Source document
# # # # #
INVESTMENT ADVISER, DISTRIBUTOR AND ADMINISTRATOR
Lexington Management Corporation ("LMC"), P.O. Box 1515/Park 80 West Plaza
Two, Saddle Brook, New Jersey 07663, is the investment adviser to the Fund, and,
as such, advises and makes recommendations to the Fund with respect to its
investments and investment policies.
Pursuant to an investment advisory agreement the Fund pays LMC an investment
advisory fee at the annual rate of 0.60% of its average daily net assets up to
$150 million; 0.50% of such value in excess of $150 million up to $400 million;
0.45% of such value in excess of $400 million up to $800 million; and 0.40% of
such value in excess of $800 million; after deduction of Fund expenses, if any,
in excess of the expense limitations set forth below. The fee is computed on the
basis of current net assets at the end of each business day and is payable at
the end of each month.
# # # # #
Picture-based spatial questions

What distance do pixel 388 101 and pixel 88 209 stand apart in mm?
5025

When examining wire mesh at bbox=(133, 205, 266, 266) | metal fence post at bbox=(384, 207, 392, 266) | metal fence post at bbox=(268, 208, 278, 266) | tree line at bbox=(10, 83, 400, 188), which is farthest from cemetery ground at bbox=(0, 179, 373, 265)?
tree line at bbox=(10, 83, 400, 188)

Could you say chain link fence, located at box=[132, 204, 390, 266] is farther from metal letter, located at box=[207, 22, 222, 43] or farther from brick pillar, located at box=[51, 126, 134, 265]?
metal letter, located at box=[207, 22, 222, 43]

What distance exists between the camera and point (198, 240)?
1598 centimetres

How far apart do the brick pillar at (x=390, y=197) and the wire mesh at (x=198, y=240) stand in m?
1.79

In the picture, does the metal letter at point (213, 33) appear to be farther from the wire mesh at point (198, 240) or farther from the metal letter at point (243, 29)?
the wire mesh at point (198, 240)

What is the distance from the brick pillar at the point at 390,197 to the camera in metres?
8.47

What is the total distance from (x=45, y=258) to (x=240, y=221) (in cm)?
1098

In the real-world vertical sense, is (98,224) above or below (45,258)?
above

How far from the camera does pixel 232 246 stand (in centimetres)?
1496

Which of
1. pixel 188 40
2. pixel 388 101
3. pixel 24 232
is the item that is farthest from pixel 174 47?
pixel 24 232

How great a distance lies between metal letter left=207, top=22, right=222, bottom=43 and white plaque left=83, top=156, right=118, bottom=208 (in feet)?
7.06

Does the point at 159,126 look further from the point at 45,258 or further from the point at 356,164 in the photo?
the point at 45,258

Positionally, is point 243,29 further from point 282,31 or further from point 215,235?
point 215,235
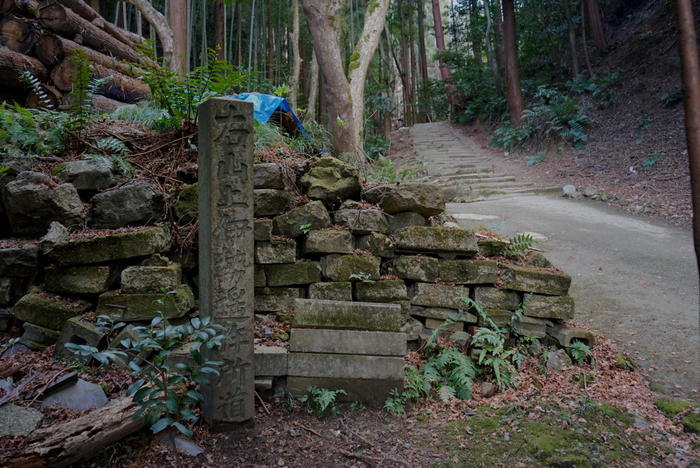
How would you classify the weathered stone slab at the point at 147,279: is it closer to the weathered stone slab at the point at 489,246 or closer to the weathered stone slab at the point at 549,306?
the weathered stone slab at the point at 489,246

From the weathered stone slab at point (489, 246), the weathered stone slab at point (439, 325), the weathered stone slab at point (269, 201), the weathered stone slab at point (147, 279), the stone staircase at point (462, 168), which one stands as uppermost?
the stone staircase at point (462, 168)

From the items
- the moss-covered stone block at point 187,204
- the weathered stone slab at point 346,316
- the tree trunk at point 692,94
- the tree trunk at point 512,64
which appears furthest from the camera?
the tree trunk at point 512,64

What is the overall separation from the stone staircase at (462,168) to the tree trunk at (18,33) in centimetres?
620

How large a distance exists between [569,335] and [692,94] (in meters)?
2.75

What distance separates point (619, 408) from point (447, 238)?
1.89m

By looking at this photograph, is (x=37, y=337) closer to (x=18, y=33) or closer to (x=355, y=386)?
(x=355, y=386)

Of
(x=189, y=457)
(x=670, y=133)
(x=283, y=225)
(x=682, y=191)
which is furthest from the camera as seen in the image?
(x=670, y=133)

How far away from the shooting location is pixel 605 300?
17.0ft

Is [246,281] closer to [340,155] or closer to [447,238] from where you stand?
[447,238]

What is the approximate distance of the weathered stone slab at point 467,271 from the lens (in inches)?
164

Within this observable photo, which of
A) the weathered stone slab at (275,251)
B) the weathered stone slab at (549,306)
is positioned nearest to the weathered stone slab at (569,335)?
the weathered stone slab at (549,306)

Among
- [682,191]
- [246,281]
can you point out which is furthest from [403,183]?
[682,191]

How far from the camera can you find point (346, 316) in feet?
11.8

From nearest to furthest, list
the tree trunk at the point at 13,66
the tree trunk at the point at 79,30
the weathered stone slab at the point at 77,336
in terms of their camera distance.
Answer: the weathered stone slab at the point at 77,336 → the tree trunk at the point at 13,66 → the tree trunk at the point at 79,30
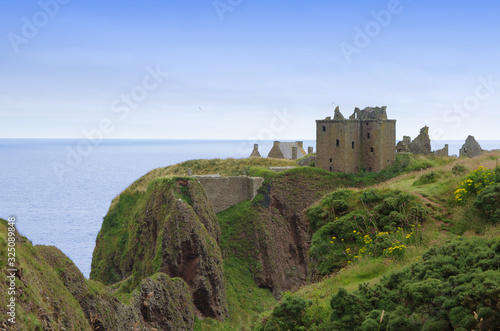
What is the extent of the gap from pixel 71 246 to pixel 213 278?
163 ft

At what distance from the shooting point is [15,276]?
1382 centimetres

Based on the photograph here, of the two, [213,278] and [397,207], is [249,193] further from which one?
[397,207]

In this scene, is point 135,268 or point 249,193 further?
point 249,193

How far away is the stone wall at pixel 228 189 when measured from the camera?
52.3 metres

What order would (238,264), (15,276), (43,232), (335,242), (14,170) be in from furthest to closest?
(14,170) < (43,232) < (238,264) < (335,242) < (15,276)

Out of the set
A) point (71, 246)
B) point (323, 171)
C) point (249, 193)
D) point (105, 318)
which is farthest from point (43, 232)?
point (105, 318)

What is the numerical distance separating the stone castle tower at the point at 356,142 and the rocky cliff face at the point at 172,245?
18436 mm

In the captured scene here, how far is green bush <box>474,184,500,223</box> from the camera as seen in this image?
17.7 m

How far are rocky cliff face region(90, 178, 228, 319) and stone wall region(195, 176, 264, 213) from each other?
356cm

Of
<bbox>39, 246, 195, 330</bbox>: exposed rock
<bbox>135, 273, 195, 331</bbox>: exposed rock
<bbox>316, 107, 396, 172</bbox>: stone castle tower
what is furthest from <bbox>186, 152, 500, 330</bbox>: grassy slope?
<bbox>39, 246, 195, 330</bbox>: exposed rock

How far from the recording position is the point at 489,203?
1806cm

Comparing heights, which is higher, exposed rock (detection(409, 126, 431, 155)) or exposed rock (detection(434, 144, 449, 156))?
exposed rock (detection(409, 126, 431, 155))

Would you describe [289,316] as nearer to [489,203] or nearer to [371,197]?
[489,203]

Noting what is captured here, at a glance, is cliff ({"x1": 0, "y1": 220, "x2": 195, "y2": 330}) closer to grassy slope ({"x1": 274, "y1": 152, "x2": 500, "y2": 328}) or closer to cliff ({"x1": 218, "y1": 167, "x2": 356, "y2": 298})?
grassy slope ({"x1": 274, "y1": 152, "x2": 500, "y2": 328})
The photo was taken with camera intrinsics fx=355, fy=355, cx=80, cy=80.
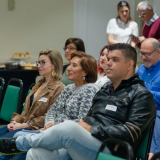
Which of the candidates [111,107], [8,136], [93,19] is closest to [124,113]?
[111,107]

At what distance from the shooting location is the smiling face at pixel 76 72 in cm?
298

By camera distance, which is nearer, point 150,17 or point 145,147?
point 145,147

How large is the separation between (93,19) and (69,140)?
516 centimetres

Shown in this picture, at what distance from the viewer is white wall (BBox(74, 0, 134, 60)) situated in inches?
278

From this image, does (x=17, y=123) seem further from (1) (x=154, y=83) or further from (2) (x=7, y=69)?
(2) (x=7, y=69)

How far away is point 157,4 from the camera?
6.62m

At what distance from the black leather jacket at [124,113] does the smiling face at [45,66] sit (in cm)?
96

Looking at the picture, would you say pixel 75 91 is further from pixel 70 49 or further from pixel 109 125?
pixel 70 49

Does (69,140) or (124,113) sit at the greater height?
(124,113)

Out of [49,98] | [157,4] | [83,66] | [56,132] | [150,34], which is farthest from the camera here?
[157,4]

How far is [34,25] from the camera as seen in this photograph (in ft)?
22.6

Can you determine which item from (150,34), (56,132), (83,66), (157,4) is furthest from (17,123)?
(157,4)

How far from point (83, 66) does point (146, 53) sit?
0.69 metres

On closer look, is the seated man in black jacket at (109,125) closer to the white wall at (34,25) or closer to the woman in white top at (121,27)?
the woman in white top at (121,27)
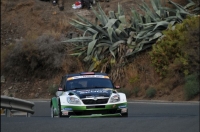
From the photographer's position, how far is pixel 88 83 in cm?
1730

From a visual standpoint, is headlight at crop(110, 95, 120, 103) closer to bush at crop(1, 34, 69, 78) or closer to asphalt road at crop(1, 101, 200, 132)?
asphalt road at crop(1, 101, 200, 132)

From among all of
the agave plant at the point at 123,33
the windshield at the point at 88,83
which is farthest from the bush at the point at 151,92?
the windshield at the point at 88,83

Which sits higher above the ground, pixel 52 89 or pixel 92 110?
pixel 92 110

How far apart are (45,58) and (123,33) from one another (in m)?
5.50

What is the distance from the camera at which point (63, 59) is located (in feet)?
105

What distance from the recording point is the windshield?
17016mm

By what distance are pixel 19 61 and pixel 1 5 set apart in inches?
331

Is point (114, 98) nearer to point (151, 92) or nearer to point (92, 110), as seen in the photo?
point (92, 110)

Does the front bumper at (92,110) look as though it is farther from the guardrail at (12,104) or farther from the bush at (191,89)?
the bush at (191,89)

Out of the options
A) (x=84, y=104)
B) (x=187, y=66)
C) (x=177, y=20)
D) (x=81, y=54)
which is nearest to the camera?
(x=84, y=104)

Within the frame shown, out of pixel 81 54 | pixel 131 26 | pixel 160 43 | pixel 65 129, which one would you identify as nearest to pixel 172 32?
pixel 160 43

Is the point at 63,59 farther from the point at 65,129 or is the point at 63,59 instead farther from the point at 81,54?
the point at 65,129

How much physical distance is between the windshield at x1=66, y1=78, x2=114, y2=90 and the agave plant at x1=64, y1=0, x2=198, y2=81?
35.9ft

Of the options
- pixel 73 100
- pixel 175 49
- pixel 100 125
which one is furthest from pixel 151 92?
pixel 100 125
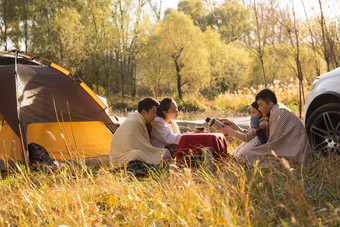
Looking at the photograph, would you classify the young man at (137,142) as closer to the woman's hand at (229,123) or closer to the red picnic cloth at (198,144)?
the red picnic cloth at (198,144)

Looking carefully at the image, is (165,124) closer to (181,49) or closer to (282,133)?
(282,133)

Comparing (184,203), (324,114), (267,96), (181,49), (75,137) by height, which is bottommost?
(184,203)

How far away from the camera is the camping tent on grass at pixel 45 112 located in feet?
16.4

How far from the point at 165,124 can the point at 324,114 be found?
1.91m

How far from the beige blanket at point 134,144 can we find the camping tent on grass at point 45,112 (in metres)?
0.62

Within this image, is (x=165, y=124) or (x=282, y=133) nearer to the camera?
(x=282, y=133)

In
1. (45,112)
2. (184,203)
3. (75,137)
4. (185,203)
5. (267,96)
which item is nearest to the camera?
(185,203)

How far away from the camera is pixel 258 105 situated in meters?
4.45

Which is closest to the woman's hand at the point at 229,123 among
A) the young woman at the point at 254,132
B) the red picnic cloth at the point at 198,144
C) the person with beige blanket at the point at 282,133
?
the young woman at the point at 254,132

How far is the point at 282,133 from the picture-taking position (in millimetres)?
4203

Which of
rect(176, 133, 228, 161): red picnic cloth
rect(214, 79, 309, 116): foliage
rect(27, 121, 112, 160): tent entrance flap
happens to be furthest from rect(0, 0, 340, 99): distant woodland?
rect(176, 133, 228, 161): red picnic cloth

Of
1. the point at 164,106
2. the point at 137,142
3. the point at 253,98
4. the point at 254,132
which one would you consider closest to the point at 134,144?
the point at 137,142

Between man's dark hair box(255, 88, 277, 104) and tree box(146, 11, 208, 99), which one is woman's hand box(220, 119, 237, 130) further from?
tree box(146, 11, 208, 99)

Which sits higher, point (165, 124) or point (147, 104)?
point (147, 104)
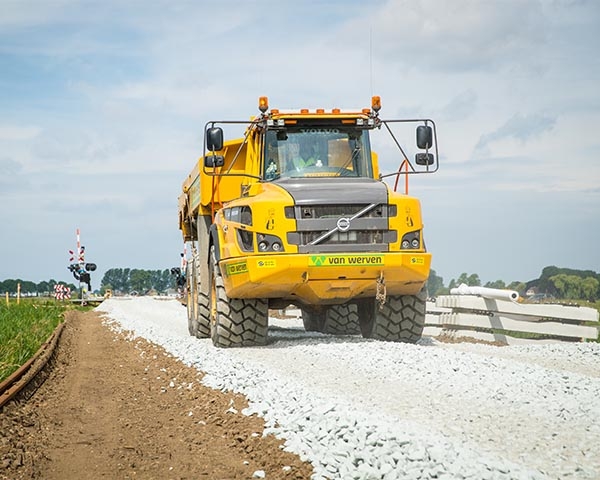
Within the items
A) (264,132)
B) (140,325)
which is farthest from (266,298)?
(140,325)

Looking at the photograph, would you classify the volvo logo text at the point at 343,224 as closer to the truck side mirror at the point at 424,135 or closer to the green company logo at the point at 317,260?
# # # # #
The tasks
A) Collect every line of the records above that contains the string "sits".
B) Continue the passage on the Fund's investment adviser and its advisory fee, starting after its final sentence.

Written responses
A)
Which sits higher above the ground, pixel 52 89 or pixel 92 110?
Which sits higher, point (165, 124) or point (147, 104)?

B)
Under the terms of the advisory agreement LMC also pays the Fund's expenses
for office rent, utilities, telephone, furniture and supplies utilized for the
Fund's principal office and the salaries and payroll expense of officers and
directors of the Fund who are also employees of LMC or its affiliates in
carrying out its duties under the investment advisory agreement. The Fund pays
all its other expenses, including custodian and transfer agent fees, legal and
registration fees, audit fees, printing of prospectuses, shareholder reports and
communications required for regulatory purposes or for distribution to existing
shareholders, computation of net asset value, mailing of shareholder reports and
communications, portfolio brokerage, taxes and independent director's fees, and
furnishes LFD, at printer's overrun cost paid by LFD, such copies of its
prospectus and annual, semi-annual and other reports and shareholder
communications as may reasonably be required for sales purposes.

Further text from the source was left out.